One way seaweed can contribute to the improvement of global food production systems is through biostimulants, which involve using seaweed as a fertilizer in terrestrial agriculture. Shrikumar Suryanarayan, managing director of Sea6 Energy in India, said seaweed as a biostimulant can reduce fertilizer usage and improve the resistance of plants without pesticides.

“There’s confusion about whether it’s a fertilizer. It’s not a replacement. There is some education required here,” said Suryanarayan. “In my opinion, it’s a third new category of agriculture inputs: fertilizers, nutrients and pesticides. This distinct new category improves the ability of the plant to take up fertilizer. It acts on a genetic level.”

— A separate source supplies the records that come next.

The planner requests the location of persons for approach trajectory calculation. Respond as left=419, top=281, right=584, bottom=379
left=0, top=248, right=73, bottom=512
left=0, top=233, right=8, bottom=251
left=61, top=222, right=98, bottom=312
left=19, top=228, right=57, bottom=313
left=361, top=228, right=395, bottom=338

Mike Williamson, president and CEO of Cascadia Seaweed (United States) said biostimulants have huge potential: “It’s excellent for soil,” he said. “Some soils are dead. It helps them become living again and improves the carbon drawdown. Not all seaweeds will help, though, it’s a small subset.”

Jesse Baines, CMO of Atlantic Sea Farms in Maine (United States), pressed the point that seaweeds are food, and not “novel” to the U.S. market as many believe. Atlantic Sea Farms works with lobster fishermen who hold production leases up and down the Maine coast, and is now working with mussel farmers as well, some of whom believe that growing seaweed in proximity to mussels improves the quality of the shellfish.

“The two biggest [seaweed] importers are Costco and Trader Joe’s,” she said. “Seaweed salad, you see it in every sushi restaurant in the world, even in rural communities. The opportunity to grow is a big one.”